*Aim of the exercise:*
Pick out every line in the material below that contains the word "closer", and copy each one. Case counts.
***** Data entries *****
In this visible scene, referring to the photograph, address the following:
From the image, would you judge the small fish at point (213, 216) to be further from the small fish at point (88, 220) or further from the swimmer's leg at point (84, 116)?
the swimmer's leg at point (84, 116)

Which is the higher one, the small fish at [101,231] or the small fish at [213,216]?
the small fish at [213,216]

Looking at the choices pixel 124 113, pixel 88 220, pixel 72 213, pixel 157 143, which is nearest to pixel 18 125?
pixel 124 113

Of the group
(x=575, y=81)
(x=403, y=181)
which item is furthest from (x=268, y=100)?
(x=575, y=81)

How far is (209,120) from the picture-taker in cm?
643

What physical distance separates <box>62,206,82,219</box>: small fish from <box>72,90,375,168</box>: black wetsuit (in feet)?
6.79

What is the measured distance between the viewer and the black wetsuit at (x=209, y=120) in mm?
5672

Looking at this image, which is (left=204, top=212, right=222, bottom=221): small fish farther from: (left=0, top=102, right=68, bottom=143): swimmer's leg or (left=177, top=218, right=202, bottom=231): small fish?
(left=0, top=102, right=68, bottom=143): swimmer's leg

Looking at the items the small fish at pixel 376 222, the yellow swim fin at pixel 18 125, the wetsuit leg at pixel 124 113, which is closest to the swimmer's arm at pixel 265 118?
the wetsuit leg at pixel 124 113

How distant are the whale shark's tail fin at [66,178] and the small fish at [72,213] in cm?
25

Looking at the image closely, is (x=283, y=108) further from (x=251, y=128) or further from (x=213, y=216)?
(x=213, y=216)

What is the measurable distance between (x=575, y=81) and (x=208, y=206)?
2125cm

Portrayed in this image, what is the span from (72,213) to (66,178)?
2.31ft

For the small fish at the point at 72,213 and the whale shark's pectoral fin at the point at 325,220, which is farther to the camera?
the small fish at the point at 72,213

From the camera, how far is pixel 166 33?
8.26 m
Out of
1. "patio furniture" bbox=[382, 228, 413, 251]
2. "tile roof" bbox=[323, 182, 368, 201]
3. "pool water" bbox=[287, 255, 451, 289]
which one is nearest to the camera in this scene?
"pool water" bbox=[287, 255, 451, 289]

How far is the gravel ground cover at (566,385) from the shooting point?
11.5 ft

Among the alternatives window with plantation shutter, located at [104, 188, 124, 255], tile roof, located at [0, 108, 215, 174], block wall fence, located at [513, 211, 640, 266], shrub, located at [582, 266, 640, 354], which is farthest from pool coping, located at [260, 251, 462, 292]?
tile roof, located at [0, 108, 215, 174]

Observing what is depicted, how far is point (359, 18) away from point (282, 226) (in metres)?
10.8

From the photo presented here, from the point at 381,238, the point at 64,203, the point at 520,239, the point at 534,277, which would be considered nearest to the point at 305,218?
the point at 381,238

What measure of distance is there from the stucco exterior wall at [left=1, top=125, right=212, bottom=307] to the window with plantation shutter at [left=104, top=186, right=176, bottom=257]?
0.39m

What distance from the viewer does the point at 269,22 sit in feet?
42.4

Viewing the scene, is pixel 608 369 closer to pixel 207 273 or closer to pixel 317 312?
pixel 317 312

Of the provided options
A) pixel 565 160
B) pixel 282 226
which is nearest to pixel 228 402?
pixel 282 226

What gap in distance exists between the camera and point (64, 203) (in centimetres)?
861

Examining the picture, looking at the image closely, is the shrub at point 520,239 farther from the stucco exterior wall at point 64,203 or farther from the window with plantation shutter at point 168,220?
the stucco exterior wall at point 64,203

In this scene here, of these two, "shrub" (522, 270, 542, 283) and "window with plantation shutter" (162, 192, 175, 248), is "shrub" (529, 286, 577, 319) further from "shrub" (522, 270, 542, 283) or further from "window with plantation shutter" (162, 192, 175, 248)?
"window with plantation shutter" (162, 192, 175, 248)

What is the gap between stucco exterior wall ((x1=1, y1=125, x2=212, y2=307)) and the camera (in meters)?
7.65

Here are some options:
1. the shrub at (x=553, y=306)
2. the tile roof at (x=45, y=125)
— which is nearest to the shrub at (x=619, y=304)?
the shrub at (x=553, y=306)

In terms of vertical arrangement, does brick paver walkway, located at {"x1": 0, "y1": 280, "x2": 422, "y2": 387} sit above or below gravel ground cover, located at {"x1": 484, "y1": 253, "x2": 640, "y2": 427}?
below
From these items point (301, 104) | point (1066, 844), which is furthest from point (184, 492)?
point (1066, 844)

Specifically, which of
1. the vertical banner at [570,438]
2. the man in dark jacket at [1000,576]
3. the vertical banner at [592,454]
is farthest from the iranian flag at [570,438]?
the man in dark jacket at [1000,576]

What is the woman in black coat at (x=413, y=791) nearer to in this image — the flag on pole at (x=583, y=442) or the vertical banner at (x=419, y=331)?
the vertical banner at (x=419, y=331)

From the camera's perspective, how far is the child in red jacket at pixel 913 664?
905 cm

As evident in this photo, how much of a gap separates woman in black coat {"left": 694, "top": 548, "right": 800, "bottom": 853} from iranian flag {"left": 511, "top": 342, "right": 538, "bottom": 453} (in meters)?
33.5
*****
***** Data entries *****
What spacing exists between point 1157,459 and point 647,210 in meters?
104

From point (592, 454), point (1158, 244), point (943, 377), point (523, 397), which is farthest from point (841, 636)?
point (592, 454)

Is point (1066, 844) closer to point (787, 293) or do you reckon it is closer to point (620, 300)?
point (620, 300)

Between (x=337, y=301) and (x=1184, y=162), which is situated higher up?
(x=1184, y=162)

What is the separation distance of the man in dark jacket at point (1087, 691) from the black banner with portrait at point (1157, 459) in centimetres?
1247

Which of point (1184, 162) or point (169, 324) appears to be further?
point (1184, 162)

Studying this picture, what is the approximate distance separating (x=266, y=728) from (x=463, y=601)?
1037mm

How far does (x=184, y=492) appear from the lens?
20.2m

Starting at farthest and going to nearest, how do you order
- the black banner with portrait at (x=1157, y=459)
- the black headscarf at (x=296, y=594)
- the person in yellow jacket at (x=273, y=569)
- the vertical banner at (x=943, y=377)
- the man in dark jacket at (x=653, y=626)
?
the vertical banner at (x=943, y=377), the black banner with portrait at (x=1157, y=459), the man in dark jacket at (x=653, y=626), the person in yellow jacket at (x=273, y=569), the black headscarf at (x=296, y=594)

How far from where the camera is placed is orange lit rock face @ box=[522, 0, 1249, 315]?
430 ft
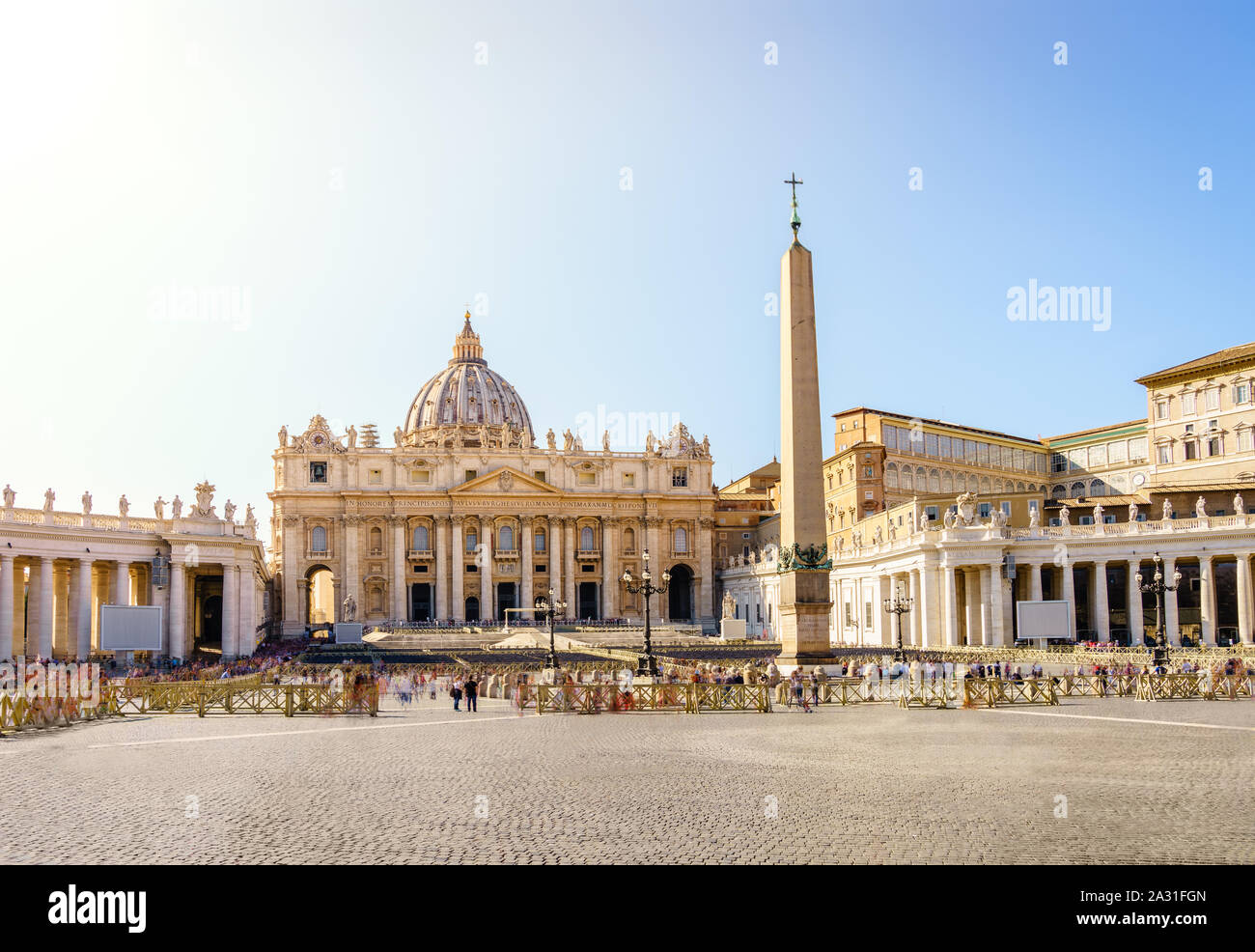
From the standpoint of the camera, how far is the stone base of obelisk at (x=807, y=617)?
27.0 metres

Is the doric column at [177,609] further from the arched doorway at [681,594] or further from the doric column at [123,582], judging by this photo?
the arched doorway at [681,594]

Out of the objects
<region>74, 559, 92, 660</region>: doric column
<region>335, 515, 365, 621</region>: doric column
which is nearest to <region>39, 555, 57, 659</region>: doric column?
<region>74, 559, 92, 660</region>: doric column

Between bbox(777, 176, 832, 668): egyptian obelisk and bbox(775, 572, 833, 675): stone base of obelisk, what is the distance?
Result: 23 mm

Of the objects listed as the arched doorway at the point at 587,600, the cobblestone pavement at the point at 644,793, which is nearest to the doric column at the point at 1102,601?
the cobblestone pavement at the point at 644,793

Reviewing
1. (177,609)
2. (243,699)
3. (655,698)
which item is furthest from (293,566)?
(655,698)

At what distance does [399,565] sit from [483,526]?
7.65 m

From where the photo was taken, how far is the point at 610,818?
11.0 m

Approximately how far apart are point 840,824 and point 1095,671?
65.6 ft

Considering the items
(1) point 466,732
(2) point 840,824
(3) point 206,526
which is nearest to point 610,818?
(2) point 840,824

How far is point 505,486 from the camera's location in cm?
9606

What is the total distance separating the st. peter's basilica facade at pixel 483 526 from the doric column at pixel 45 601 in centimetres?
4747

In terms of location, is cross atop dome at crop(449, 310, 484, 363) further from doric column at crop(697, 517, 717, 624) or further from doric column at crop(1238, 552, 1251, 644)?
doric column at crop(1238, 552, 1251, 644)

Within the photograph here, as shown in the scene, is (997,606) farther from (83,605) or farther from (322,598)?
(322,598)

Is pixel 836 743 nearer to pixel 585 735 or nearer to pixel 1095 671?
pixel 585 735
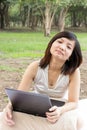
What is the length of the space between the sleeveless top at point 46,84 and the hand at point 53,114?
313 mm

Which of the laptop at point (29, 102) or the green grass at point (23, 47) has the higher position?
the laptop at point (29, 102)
*****
*Answer to the task:*
Viewing the scene, is pixel 608 369 closer to pixel 207 273 or closer to pixel 317 312?
Is point (1066, 844) closer to point (787, 293) or do you reckon it is closer to point (620, 300)?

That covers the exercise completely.